The collective’s executive director, Lea DuCoeur, said many members of the LGBTQ+ community have faced discrimination from health care providers, which prevents them from seeking medical help despite being at a heightened risk of infection.
“We have clients who have said that they are reluctant or delay getting tested for STIs because they know that they’re about equally likely to be shamed for their sexuality as they are to receive a shot of penicillin,” said Ms. DuCoeur.
She said funding will also be used to administer the organization’s leadership program, where members of the queer and transgender community can conduct self-directed research projects. She said this program empowers people who are often left out of discussions on their own health.
Ms. Bennett also faced a number of questions at the announcement on the drug toxicity crisis. Earlier on Monday, the Confederacy of Treaty No. 6 Nations, which spans Alberta and Saskatchewan, declared a state of emergency in response to the opioid crisis, calling on all levels of government for additional funding.

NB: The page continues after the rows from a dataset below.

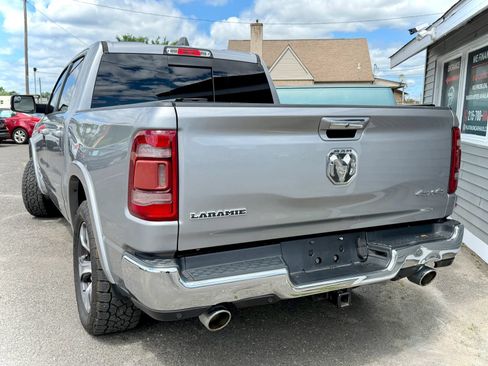 Used 2019 RAM 1500 Laramie AWD/4WD image 6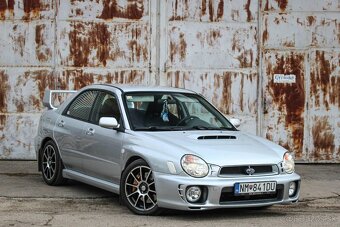 Subaru Impreza 2.0 WRX - 3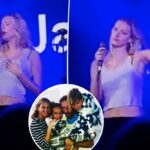 Veja Apple, filha de Gwyneth Paltrow e Chris Martin, fazer uma estreia surpresa como cantora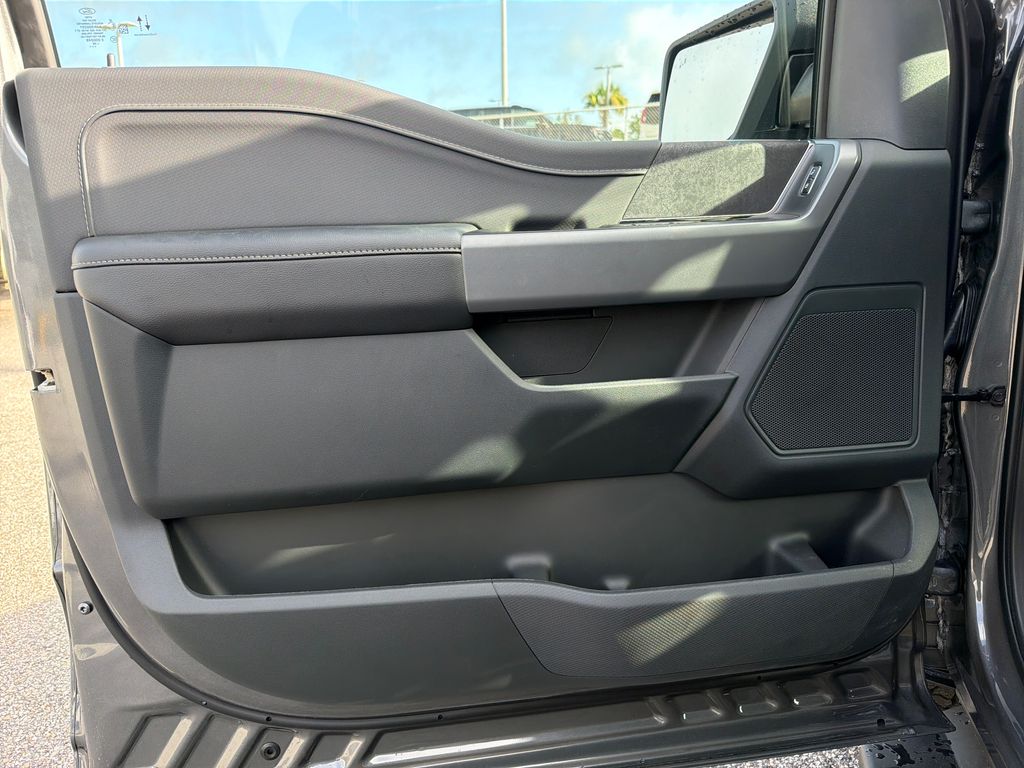 New 2026 Gray Ford XLT image 15
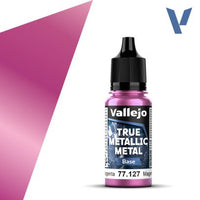 Vallejo True Metallic Metal Paint - Base
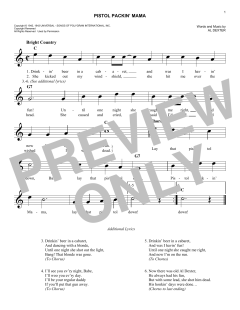 Pistol Packin' Mama von Al Dexter (Download) 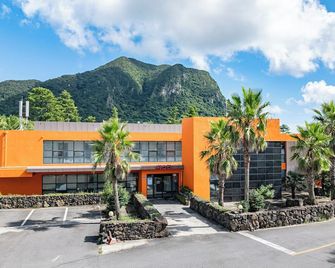 Dammora Resort - Seogwipo - Rakennus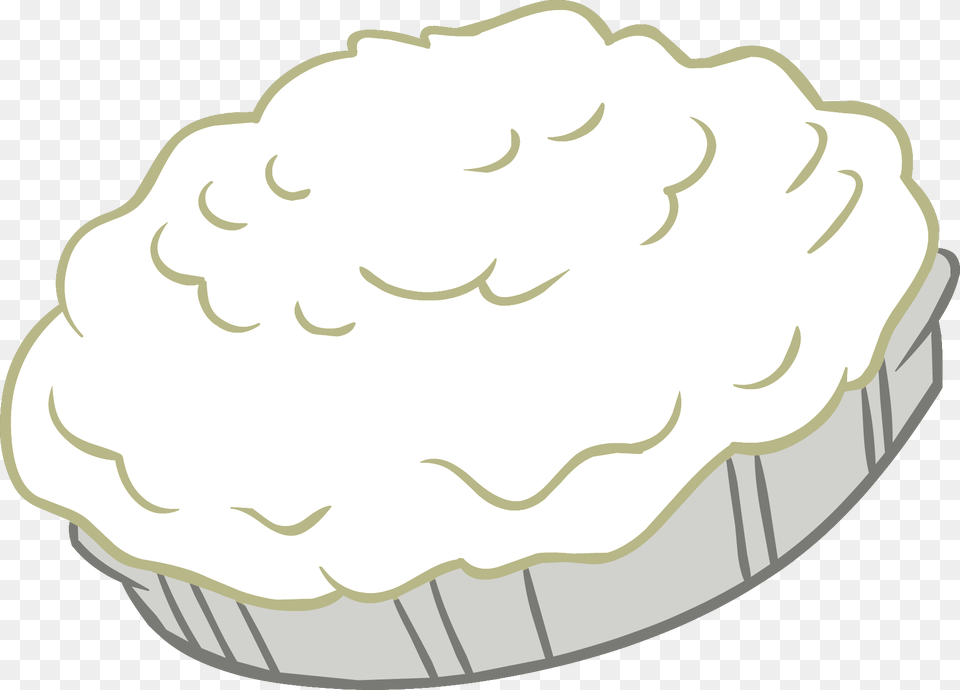 Pie Whipped Cream Clip Art, Food, Icing, Dessert, Whipped Cream Png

“Families, friends, and loved ones are being lost to this devastating crisis,” said Grand Chief Leonard Standingontheroad in a statement. “If harm reduction isn’t available, our people will die. The Confederacy of Treaty No. 6 Nations is asking the federal government to intervene and offer more effective, flexible and long-lasting support.”
He said the rise in mortality rates because of drug overdoses is seven times higher among Indigenous people in Alberta compared with non-Indigenous people. Chief Standingontheroad said death rates have spiked since the provincial government limited access to supervised drug consumption sites and said recovery spaces promised to First Nations are, in most cases, non-existent or inaccessible.
Ms. Bennett said Ottawa will “respond positively” to the request for assistance. She said her concern is that harm reduction has been pitted against recovery when both types of support are necessary to address the crisis. In Alberta, the government has focused on treatment and recovery services.
“This is a crisis as the Grand Chief said and we have to put the ideology away, look to the evidence and work together on what works,” Ms. Bennett said. “This is a matter of us listening to Treaty 6 and seeing what they need.”